• Source text:
An ordinary differential equation is an equation containing a function of one independent variable and its derivatives. The derivatives are ordinary since partial derivatives apply only to functions of many independent variables. Linear differential equations have solutions that can be added and multiplied by coefficients. They are well-defined and understood with exact closed-form solutions. Ordinary differential equations that lack additive solutions are nonlinear. Therefore solving them is more intricate. Graphical and numerical methods applied may approximate solutions of ordinary differential equations and will yield useful information, often sufficing in the absence of exact, analytic solutions.

(Spatial relationship material)

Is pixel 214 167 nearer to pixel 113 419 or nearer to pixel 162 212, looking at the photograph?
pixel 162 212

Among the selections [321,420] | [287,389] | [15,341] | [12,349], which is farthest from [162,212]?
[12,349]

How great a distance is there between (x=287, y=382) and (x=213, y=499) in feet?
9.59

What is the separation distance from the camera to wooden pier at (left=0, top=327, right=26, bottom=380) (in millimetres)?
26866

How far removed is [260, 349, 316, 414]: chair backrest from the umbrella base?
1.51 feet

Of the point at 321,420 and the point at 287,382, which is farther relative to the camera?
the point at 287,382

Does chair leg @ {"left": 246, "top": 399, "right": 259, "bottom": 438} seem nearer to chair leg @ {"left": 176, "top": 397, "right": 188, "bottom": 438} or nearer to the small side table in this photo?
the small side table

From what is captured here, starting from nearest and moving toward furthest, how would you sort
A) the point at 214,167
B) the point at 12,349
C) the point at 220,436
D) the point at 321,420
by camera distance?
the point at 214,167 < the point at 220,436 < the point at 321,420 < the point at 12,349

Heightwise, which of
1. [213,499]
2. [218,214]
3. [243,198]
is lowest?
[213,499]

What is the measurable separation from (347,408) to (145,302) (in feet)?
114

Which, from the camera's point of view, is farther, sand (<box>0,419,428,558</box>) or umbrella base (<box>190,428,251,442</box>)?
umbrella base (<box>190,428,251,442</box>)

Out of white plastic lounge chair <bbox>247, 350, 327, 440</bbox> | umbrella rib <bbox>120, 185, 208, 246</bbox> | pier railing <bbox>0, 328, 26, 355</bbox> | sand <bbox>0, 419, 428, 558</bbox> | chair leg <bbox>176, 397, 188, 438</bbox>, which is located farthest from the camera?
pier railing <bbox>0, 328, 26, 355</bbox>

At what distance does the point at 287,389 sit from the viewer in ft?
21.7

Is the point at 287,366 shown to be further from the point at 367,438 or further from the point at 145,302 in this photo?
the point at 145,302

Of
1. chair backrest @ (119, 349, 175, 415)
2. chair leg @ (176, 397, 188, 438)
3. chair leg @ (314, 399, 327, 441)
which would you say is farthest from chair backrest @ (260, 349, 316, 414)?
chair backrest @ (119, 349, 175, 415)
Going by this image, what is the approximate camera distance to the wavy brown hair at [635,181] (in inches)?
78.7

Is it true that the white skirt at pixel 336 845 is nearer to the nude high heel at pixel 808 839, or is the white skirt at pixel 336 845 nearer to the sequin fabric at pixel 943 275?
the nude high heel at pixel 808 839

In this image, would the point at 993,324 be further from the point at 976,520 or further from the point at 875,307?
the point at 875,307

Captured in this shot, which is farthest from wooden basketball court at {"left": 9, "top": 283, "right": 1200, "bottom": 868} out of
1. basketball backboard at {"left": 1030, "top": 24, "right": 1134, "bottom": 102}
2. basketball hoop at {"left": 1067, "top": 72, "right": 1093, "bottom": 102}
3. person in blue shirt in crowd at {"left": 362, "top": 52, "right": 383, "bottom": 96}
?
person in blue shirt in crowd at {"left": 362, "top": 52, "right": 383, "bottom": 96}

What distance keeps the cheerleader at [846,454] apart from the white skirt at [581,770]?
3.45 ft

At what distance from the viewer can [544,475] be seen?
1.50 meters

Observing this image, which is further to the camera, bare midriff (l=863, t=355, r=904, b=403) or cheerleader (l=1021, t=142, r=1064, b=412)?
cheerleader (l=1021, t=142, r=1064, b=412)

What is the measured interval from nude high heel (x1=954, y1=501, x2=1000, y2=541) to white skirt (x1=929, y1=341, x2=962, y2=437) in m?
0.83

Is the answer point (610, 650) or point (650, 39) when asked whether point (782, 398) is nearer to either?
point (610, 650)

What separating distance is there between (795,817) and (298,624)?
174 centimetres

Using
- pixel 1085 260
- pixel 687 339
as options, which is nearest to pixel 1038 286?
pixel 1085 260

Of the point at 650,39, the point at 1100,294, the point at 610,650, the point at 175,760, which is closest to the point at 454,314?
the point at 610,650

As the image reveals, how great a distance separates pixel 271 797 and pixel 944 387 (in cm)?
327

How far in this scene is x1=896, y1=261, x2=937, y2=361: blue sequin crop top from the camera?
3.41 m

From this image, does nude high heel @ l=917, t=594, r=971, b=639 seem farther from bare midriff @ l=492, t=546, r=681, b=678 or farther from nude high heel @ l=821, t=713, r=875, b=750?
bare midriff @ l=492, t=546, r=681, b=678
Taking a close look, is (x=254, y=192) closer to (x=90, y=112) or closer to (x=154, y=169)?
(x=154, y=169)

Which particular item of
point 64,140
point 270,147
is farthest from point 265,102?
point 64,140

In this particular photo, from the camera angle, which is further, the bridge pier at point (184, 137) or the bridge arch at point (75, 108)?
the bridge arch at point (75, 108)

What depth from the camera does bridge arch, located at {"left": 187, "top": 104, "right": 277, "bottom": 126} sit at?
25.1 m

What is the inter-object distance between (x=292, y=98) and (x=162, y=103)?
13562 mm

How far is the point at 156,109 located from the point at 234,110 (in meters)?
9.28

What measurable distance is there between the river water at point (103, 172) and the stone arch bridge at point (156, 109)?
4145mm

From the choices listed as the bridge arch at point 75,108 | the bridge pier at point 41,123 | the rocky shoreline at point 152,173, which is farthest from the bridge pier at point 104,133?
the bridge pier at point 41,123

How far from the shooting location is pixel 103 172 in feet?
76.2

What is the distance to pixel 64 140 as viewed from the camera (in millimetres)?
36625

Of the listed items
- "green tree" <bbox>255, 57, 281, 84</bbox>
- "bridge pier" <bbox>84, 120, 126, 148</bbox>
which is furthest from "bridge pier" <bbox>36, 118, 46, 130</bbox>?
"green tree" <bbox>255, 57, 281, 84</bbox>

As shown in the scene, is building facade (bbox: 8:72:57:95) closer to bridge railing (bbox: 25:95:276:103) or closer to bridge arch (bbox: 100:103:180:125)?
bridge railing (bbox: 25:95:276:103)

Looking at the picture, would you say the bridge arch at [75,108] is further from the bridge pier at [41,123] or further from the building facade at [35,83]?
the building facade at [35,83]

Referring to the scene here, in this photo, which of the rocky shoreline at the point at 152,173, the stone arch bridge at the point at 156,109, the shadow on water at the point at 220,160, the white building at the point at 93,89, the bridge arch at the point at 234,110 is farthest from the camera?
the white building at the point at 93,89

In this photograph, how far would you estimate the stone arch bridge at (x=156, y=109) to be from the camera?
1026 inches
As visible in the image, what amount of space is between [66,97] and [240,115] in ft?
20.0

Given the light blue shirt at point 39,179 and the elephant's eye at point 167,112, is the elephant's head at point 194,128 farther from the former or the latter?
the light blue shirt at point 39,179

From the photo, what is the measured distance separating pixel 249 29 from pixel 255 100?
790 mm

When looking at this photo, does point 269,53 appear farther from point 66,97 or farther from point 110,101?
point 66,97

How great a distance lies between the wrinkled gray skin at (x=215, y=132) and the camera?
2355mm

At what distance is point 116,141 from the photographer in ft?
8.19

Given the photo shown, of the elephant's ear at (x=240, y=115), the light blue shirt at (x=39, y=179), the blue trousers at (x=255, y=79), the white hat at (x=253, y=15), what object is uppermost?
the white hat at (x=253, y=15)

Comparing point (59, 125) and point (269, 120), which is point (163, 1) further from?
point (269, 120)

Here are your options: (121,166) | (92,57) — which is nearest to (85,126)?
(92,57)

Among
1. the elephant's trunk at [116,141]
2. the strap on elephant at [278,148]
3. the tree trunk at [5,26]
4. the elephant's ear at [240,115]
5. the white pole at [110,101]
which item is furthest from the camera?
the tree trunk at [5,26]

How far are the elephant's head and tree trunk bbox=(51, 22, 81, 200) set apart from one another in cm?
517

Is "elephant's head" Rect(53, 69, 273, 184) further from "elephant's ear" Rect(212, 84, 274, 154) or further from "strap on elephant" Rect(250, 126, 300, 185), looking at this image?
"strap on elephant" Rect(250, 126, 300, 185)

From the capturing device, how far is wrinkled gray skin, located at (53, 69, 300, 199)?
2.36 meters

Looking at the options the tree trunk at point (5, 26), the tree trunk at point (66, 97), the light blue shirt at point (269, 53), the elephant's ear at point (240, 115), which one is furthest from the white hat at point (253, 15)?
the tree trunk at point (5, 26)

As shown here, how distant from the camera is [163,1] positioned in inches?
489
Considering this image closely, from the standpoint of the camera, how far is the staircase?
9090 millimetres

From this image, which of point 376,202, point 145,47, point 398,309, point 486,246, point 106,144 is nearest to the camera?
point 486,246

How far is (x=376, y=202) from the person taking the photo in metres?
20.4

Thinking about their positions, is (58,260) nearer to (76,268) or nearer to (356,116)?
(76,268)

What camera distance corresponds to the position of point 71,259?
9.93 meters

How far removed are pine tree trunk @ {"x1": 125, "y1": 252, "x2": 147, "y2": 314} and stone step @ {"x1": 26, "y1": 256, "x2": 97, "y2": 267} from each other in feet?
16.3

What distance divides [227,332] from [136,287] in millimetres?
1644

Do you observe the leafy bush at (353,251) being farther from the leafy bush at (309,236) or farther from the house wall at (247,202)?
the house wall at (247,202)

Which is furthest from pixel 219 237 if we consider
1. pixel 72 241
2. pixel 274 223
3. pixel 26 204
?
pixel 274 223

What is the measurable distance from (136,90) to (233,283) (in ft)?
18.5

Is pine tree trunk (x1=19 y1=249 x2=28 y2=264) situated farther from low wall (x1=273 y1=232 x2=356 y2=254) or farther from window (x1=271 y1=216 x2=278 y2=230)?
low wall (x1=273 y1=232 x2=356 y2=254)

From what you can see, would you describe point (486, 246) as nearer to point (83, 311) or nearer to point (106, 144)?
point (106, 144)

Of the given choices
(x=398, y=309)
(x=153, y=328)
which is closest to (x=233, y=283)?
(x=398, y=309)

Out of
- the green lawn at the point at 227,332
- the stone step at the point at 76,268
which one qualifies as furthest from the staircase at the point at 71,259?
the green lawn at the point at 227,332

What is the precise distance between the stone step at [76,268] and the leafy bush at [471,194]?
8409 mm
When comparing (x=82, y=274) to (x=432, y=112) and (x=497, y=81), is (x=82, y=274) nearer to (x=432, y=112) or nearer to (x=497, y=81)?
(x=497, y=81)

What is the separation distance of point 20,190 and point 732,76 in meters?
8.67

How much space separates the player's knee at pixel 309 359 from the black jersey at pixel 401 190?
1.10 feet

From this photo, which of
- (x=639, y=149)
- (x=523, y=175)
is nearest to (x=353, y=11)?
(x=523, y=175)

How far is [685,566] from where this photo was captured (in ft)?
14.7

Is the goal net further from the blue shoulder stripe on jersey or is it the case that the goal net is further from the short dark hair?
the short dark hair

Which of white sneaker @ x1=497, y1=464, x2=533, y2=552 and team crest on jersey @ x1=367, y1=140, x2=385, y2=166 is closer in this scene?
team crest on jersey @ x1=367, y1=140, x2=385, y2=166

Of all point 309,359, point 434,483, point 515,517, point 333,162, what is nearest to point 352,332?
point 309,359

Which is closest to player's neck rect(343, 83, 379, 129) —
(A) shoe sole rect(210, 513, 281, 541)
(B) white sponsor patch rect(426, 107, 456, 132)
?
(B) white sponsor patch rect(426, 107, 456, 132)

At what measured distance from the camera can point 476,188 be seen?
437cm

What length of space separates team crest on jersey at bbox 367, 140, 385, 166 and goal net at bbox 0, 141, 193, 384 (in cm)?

• Work to complete:
A: List every kind of differential equation that the passage on ordinary differential equations names.
B: Carry on the passage on ordinary differential equations from its final sentence.
The spatial relationship material is separate and unrelated to the passage on ordinary differential equations.

• The results:
A: Ordinary differential equations, linear differential equations, nonlinear ordinary differential equations

B:
The notation for differentiation varies depending upon the author and upon which notation is more useful for the task at hand. The general definition of an ordinary differential equation lets F by a given function of x, y and derivatives of y. The equation is as followed

F (x, y, y’,…..y^(n-1)) = y^n

This is called an explicit ordinary differential equation of order n

More generally, an implicit ordinary differential equation of order n takes the form of

F (x, y, y’, y’’,……y^n) = 0

A differential equation not depending on x is called an autonomous. A differential equation is said to be linear if F can be written as a linear combination of the derivatives of y.

A number of coupled differential equations form a system of equations. If y is a vector whose elements are functions; y(x) = [y1(x), y2(x),….,ym(x)]’ and F is a vector valued function of y and its derivatives.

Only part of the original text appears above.